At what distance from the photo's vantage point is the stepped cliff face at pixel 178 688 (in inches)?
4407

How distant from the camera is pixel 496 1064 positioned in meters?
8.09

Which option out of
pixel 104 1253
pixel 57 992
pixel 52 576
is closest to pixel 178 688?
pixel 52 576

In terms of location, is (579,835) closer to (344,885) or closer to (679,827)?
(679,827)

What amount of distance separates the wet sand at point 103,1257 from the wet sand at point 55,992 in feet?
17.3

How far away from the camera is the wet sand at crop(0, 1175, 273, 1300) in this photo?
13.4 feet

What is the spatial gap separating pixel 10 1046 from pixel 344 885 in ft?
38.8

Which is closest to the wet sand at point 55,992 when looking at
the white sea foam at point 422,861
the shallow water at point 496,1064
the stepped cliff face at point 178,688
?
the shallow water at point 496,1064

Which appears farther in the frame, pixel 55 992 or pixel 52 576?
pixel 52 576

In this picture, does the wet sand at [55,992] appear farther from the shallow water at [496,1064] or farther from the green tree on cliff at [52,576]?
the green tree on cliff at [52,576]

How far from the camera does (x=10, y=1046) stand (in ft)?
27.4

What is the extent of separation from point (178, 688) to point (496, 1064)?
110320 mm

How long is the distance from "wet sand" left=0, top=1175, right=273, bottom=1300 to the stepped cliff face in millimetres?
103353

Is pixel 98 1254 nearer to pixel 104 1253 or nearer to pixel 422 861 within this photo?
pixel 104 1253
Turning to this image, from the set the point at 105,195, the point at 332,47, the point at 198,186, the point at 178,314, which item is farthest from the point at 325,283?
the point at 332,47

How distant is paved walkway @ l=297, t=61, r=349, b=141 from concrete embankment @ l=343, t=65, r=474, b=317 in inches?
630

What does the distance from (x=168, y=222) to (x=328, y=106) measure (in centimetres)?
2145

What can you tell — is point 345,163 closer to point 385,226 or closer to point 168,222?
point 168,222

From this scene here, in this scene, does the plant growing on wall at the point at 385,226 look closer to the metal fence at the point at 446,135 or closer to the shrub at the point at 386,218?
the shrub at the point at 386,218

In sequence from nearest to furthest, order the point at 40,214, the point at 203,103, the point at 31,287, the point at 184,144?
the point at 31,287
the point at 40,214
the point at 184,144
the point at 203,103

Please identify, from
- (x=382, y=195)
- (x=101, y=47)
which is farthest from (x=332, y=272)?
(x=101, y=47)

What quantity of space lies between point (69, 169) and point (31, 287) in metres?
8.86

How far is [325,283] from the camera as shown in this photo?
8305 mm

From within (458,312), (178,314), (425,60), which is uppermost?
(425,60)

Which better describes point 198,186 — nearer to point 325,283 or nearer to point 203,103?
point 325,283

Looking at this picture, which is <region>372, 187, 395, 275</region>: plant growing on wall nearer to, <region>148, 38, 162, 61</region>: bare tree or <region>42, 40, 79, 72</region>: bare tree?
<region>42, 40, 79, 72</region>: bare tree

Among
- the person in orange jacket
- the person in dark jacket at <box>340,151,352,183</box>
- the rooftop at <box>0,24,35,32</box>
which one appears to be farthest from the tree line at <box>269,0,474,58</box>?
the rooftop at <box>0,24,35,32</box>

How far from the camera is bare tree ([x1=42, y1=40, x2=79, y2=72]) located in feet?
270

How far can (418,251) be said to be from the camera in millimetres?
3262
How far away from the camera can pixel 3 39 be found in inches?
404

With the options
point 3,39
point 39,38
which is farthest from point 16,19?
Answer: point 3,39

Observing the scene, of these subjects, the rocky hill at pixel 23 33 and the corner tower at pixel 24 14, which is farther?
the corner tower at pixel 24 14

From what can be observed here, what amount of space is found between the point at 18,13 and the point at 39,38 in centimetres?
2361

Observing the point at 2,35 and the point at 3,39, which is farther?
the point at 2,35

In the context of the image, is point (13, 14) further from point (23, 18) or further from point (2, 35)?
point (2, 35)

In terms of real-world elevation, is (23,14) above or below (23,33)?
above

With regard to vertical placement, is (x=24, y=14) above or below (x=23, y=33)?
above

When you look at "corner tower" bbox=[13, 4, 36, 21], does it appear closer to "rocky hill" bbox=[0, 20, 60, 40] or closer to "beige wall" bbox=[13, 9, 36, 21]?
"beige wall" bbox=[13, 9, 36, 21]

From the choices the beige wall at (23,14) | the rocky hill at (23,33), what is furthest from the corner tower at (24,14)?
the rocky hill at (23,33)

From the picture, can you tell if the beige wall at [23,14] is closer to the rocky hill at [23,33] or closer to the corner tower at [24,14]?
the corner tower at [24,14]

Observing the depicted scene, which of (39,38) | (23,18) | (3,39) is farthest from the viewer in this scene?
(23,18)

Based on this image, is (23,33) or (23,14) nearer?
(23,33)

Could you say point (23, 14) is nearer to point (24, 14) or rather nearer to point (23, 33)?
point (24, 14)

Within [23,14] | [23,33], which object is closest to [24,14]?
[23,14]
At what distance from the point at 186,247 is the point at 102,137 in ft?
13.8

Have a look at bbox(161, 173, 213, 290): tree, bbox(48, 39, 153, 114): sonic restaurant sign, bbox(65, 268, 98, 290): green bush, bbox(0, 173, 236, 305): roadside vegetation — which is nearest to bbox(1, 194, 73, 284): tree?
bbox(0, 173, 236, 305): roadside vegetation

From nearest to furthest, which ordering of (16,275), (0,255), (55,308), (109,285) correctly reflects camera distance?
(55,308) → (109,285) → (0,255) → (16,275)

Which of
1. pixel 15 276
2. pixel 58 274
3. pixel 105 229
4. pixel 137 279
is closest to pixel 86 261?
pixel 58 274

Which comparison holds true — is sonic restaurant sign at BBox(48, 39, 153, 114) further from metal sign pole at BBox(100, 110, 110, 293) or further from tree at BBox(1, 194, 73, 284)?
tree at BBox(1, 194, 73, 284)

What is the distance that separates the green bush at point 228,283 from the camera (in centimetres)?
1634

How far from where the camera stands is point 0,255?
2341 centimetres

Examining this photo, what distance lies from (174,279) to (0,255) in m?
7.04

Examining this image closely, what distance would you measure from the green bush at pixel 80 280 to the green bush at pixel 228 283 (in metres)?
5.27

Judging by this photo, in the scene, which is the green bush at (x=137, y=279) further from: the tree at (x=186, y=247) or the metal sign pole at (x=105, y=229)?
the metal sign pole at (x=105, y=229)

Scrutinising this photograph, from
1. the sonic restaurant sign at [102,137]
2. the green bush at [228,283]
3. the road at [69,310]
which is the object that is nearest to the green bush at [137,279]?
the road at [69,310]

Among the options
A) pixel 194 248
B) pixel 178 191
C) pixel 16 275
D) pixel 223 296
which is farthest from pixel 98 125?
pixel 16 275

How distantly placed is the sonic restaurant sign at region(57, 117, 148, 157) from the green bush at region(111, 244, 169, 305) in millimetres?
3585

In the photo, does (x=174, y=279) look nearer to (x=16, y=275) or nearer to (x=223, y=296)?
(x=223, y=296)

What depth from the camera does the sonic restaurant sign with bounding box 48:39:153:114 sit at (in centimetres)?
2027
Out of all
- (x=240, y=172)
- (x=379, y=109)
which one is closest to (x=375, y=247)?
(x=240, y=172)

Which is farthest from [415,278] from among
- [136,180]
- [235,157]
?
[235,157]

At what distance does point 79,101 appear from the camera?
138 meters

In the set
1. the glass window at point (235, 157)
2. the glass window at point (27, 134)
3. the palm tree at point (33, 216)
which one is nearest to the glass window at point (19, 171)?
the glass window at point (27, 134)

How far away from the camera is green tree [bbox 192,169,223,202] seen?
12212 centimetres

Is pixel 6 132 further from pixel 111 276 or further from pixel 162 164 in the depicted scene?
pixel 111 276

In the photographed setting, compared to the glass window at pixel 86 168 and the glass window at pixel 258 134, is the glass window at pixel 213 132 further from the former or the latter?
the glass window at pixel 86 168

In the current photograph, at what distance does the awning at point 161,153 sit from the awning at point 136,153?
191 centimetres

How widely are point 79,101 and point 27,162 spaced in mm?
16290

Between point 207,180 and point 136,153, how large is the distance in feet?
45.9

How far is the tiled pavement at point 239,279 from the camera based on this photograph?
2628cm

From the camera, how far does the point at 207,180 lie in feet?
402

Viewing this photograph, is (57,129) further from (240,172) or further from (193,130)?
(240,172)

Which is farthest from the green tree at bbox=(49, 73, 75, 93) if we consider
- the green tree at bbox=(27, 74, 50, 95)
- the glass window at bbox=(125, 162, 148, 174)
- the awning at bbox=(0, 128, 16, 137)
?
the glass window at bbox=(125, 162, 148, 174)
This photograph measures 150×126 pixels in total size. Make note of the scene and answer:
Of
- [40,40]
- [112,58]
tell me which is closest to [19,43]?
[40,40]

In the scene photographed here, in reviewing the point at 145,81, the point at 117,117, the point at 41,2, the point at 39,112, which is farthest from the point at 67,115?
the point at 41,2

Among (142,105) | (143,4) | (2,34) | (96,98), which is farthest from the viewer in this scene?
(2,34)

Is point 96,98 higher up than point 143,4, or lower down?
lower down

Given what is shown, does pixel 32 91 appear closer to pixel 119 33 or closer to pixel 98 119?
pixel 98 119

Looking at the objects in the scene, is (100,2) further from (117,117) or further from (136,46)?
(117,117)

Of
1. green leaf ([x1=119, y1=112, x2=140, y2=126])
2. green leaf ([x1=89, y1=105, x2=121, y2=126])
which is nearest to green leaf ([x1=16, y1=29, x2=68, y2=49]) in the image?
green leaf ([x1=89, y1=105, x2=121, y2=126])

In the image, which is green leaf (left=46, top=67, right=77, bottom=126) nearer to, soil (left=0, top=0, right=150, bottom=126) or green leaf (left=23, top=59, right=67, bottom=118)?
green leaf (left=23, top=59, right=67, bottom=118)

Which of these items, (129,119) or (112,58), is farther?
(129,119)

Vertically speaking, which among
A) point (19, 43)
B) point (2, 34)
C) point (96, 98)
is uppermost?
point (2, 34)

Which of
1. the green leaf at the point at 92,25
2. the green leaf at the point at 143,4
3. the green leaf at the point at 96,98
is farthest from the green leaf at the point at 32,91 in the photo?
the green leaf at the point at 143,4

- [Brief]
Reproduce the entries between the lines holding "How far can" and "Answer: point 3,39", inclusive, substituting "viewer" for every occurrence of "camera" and leaving all other text unchanged.

- [Written solution]
How far can (418,251) be said to be from the viewer in millimetres?
3262
How far away from the viewer can pixel 3 39 be found in inches?
404

With the options
point 3,39
point 39,38
which is farthest from point 16,19?
Answer: point 3,39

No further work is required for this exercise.